I’ll have to read more about this period, maybe it’s covered in Oberdorfer’s book (?)
As I recall the famous “tunnel crisis” (my phrase for it) occurred in the last year or so of his administration (discovery of the infiltration tunnel under the DMZ, 3 total (?) ended up being found to date, they suspect there are at least several more still undiscovered).
If I’m right about this, how times have changed. If indeed the US failed to share intel recently about a NorK infiltration submarine, then one suspects the reason is that the sharing of such info would mean compromising the source (probably US technical means).

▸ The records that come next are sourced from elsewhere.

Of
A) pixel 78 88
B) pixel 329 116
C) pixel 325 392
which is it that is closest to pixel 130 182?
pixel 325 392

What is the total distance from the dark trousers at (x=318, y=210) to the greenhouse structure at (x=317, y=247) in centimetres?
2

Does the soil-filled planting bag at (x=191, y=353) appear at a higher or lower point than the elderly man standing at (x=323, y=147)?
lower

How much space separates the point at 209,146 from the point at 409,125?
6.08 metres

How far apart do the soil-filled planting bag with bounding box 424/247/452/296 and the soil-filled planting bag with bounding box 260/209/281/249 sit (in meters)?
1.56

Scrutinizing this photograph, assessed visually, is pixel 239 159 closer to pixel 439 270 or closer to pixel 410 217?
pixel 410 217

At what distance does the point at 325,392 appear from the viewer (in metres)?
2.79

And that the US intel community’s operating assumption nowadays is that elements in the ROK government would immediately “leak” any shared US intel to the North in order to curry favor.
Perhaps also the US suspects that the ROK has access to many sources of human intelligence regarding NorK nuclear program not available to the US, which it in turn is not sharing in fear that this would “provoke” the US. I certainly can’t imagine that the US has the ability these days to run any sort of resident human intelligence network in the North without the active assistance of ROK intelligence (ROK calls its agency “CIA” too, correct?)
If things have reached this level of discord then that is indeed ominous. The contingency plan discussed earlier almost certainly involves as one key element the detailed planning of joint ROK and US special forces operations, to seize and disable NorK nukes during a time of NorK collapse.
Indeed, one imagines that in such a hypothetical time of extreme crisis and internal collapse in the North, possibly PRC military liasion would be invited to join such teams at the last minute, in order to secure PRC support. But if the US and ROK can’t get their act together first this would be impossible.